Daño transgeneracional en Magallanes: la herencia traumática de la dictadura cívico militar
Agrupación Hijas/os y
Nietas/os por la Memoria
La agrupación Hijos/as y Nietos/as por la Memoria presente en Magallanes desde el año 2012, actualmente realiza un trabajo sistemático destinado a visibilizar el daño transgeneracional, precisar sus alcances, conocer los testimonios de primeras, segundas y terceras generaciones de descendientes de personas y familias que sobrevivieron a la dictadura civil militar.
En este marco, dicha organización integra la Iniciativa Estratégica Regional de Organizaciones que Recuperan o Activan Sitios de Memoria 2026, para desarrollar un Kit Digital y Pedagógico orientado a docentes y comunidades educativas; con el financiamiento, patrocinio y apoyo de la Unidad de Cultura, Memoria y Derechos Humanos del Ministerio de las Culturas, las Artes y el Patrimonio, institución que propicia el encuentro, la reflexión y el diálogo, con tal de fortalecer en el presente y para el futuro, la convivencia y los vínculos para un horizonte común y compartido de Chile.

▸ **OBJETIVO DE LA TAREA**:
Determine si cada afirmación concuerda con el texto sobre el daño transgeneracional en Magallanes. Responda sí o no y cite literalmente las palabras del texto que lo deciden.
1. La agrupación está presente en Magallanes desde el año 2012.
2. El Kit Digital y Pedagógico está orientado a estudiantes universitarios.
3. La Unidad de Cultura, Memoria y Derechos Humanos del Ministerio de las Culturas, las Artes y el Patrimonio financia la iniciativa.

▸ **DATOS PROPORCIONADOS**:
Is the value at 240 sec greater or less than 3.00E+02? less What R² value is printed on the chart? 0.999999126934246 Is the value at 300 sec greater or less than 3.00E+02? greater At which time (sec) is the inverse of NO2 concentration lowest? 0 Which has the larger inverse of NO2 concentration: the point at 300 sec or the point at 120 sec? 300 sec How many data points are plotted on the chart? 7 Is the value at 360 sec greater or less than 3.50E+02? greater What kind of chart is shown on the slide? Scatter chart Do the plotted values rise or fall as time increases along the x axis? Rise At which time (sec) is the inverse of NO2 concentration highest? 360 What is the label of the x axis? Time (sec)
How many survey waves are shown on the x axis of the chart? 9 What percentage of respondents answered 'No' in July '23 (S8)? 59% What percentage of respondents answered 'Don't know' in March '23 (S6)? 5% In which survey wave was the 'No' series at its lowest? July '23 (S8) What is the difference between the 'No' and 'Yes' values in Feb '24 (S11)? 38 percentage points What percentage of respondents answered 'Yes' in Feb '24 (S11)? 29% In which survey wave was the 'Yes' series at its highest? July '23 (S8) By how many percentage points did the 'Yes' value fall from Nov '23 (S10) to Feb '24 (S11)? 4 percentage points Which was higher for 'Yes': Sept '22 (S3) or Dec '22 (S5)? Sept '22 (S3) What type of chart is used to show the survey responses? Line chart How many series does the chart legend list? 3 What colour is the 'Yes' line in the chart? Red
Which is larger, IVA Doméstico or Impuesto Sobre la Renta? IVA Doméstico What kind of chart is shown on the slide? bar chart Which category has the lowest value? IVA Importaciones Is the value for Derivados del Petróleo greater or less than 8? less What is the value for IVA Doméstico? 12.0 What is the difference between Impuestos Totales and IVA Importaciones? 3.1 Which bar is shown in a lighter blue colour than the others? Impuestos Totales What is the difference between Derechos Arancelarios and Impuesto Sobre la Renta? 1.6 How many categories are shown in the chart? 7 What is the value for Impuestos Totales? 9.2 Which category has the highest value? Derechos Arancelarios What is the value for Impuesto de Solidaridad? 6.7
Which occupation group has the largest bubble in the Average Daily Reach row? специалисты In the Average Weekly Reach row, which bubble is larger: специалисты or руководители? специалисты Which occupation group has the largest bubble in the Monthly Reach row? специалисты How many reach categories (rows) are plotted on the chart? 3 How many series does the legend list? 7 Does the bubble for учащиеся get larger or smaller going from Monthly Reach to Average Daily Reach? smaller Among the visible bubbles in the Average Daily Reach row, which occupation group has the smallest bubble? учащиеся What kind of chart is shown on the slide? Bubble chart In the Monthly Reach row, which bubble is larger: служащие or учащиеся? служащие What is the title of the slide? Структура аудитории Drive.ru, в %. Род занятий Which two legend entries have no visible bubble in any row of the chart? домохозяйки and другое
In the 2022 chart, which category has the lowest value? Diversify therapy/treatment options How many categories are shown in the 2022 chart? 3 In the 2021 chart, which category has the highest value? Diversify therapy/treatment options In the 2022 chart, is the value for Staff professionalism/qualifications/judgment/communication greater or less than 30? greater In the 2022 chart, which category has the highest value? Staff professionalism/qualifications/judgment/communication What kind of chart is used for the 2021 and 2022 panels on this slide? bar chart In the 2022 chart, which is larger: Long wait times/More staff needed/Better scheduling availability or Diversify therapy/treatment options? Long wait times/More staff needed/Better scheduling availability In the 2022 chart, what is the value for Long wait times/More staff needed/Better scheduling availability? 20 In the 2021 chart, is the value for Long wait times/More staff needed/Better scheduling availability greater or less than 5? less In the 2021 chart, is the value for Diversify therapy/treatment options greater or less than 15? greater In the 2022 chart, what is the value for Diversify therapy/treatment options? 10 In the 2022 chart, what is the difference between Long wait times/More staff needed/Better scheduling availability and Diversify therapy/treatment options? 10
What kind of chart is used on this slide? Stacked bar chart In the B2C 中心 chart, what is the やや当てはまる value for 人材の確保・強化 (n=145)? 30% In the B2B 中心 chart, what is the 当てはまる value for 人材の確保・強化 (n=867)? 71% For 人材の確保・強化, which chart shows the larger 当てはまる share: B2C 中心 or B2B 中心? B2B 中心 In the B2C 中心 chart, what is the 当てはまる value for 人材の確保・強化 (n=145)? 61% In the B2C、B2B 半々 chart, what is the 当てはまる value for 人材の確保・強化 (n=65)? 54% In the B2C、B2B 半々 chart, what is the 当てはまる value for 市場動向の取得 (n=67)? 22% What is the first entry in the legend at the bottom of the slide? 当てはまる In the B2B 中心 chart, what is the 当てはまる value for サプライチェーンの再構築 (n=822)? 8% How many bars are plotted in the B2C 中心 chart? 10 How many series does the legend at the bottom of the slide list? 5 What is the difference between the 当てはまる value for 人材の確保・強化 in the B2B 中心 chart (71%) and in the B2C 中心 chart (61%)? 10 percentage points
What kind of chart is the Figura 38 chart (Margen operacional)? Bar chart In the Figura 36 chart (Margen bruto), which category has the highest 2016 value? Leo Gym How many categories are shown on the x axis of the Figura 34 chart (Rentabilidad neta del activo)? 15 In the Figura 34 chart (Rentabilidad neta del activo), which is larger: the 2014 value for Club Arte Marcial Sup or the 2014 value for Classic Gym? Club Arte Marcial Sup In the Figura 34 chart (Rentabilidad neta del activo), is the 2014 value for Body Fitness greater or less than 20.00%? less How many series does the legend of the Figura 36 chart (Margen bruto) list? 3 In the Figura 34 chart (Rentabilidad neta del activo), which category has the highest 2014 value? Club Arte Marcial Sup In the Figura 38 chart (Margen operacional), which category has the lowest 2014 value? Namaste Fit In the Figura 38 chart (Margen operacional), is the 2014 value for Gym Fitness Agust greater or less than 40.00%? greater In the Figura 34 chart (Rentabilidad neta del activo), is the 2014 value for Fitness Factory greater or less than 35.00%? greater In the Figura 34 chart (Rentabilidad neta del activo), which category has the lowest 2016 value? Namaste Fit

▸ **ESPACIO DE RESPUESTA**:
1. Sí: "presente en Magallanes desde el año 2012".
2. No: "orientado a docentes y comunidades educativas".
3. Sí: "con el financiamiento, patrocinio y apoyo de la Unidad de Cultura, Memoria y Derechos Humanos del Ministerio de las Culturas, las Artes y el Patrimonio".